- [À FAIRE]
#1 D'après le texte sur l'exil babylonien, en quelle année le roi de Perse Cyrus donna-t-il aux Juifs déportés la liberté de regagner leur patrie ?
#2 Poursuivez le texte sur l'exil babylonien et le livre d'Esther à partir de sa dernière phrase.

- [TEXTE ÉTUDIÉ]

☆ ☆ ☆ ☆ ☆ ☆ ☆

Les oignons d'Égypte sont alors plus savoureux que la manne et les cailles, plus doux que le lait et le miel - nous les apprécions vraiment, car la douleur a modifié nos glandes salivaires et la sensibilité de notre palais. Et après avoir attendu pendant des années, des décennies, que le moment de la libération arrive, lorsque s'ouvre enfin la petite porte de notre prison, nous n'avons plus la force ni l'envie de décoller, car il n'y a plus aucun vol. Nous avons oublié la liberté du cœur, de peur de mourir. Les plus graves dangers engendrés par les grandes souffrances collectives et individuelles résultent de cette transformation inconsciente de notre monde en une prison qui devient notre monde. Une grande partie de la sagesse que nous confère la vie consiste à ne jamais perdre de vue cette petite porte qui tend à devenir de moins en moins visible, afin de pouvoir continuer à désirer prendre notre envol, le jour où la porte s'ouvrira enfin toute grande - parce que nous savons que, tôt ou tard, elle s'ouvrira, parce qu'elle doit s'ouvrir, parce qu'il y a quelqu'un qui nous aime et qui l'ouvrira pour nous.

Un grand nombre des livres bibliques qui ont vu le jour pendant et après l'exil babylonien nous y préparent, ce sont de merveilleuses tentatives pour garder présente en nous la différence entre la prison et la liberté, entre Mardouk et YHWH, pour fixer les yeux sur la ligne d'horizon de la terre promise, au-delà des barreaux de notre cellule. Le livre d'Esther nous pousse à cette résistance et compte parmi les plus réussis. Tous les Juifs déportés à Babylone ne sont pas revenus à Jérusalem après l'édit de Cyrus, le roi de Perse qui, en 538/537 avant J.-C., leur avait donné la liberté de regagner leur patrie : seul un "reste" y est retourné, ce reste prophétisé par Jérémie. D'autres ont préféré rester à Babylone, n'ont pas osé repartir, et beaucoup ont été absorbés par cette grande civilisation étrangère, ont tout oublié - Dieu, l'alliance, la promesse. Mais la même tentation d'assimilation culturelle et religieuse était fortement ressentie par ceux qui étaient rentrés à Jérusalem, laquelle était également passée sous la domination des Perses.

☆ ☆ ☆ ☆ ☆ ☆ ☆

- [BLOC DE DONNÉES]
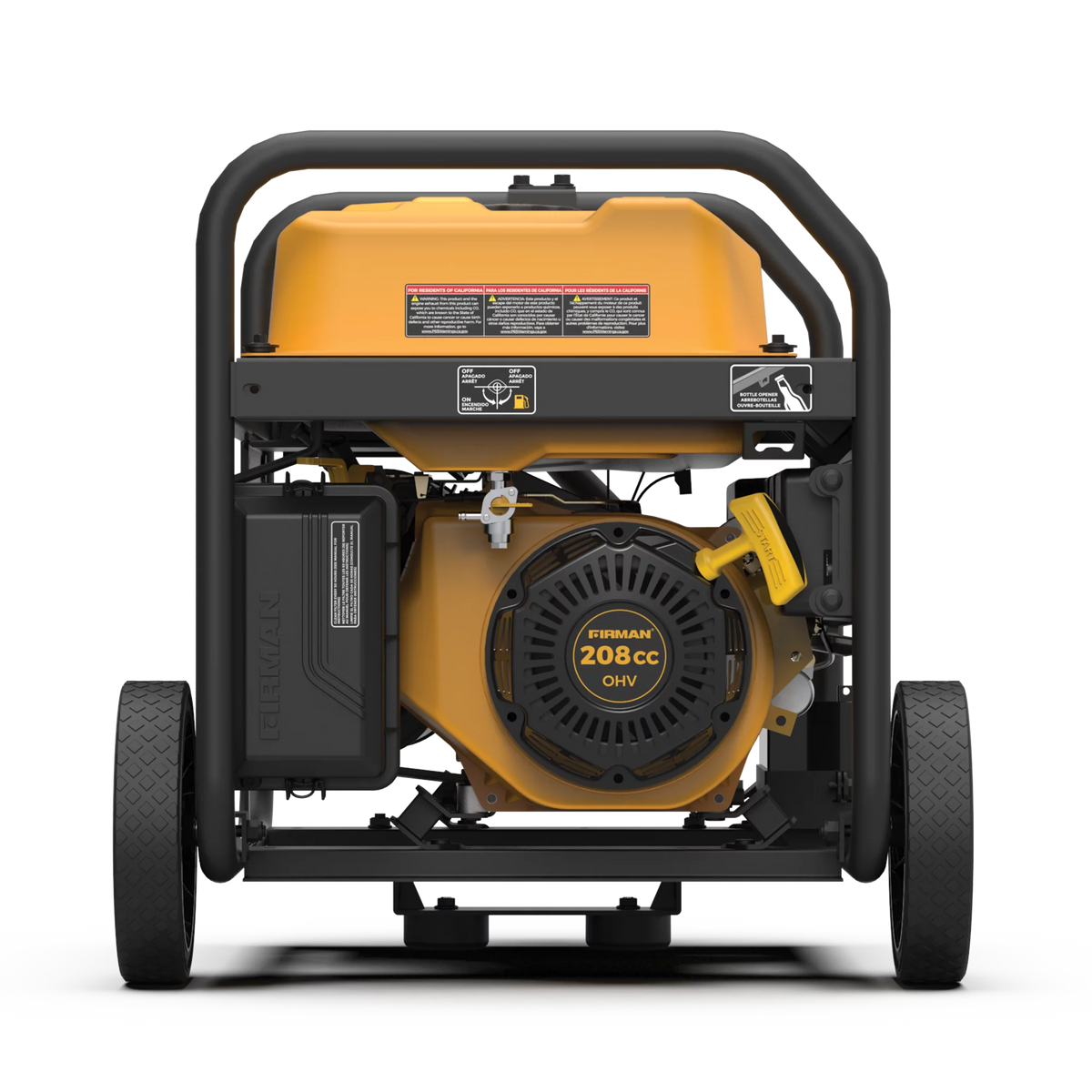4550/3650 Watt Gas Portable Generator with Wheel Kit Q666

☆ ☆ ☆ ☆ ☆ ☆ ☆

- [CORRIGÉS]
#1 En 538/537 avant J.-C.

#2
Le livre d'Esther se déroule en Perse, sous le règne de Xerxès Ier, "Assuérus" (486-485 av. J.-C.) Il est probable qu'une première version du livre ait été composée à une époque relativement proche de Xerxès, bien qu'elle ait été achevée plus tard (peut-être au 3e ou au 2e siècle avant J.-C.). Le livre d'Esther est inclus dans le canon de toutes les Églises chrétiennes (il figure parmi les livres historiques), bien que les chrétiens ne le tiennent pas en haute estime, ni théologiquement ni liturgiquement, les protestants encore moins (célèbre est la déclaration de Luther dans ses Discours à table (XXIV), où il dit qu'il aurait préféré que le livre d'Esther "n'existe pas du tout"). Esther, en revanche, est un livre très apprécié du peuple juif. C'est le dernier livre des cinq Megillot, c'est-à-dire les rouleaux qui sont lus lors des principales fêtes - Cantique, Ruth, Lamentations, Qoelet, Esther. Esther est lue dans son intégralité et proclamée publiquement à la synagogue lors de la fête de Purim (entre février et mars), la fête des "sorts" - cad "changer ou inverser les destins", comme cela se produira dans l'histoire racontée par le livre d'Esther -, une fête semblable à notre carnaval, au cours de laquelle (à partir de la Renaissance italienne) les Juifs se déguisent et certains excès sont tolérés, le vin, par exemple.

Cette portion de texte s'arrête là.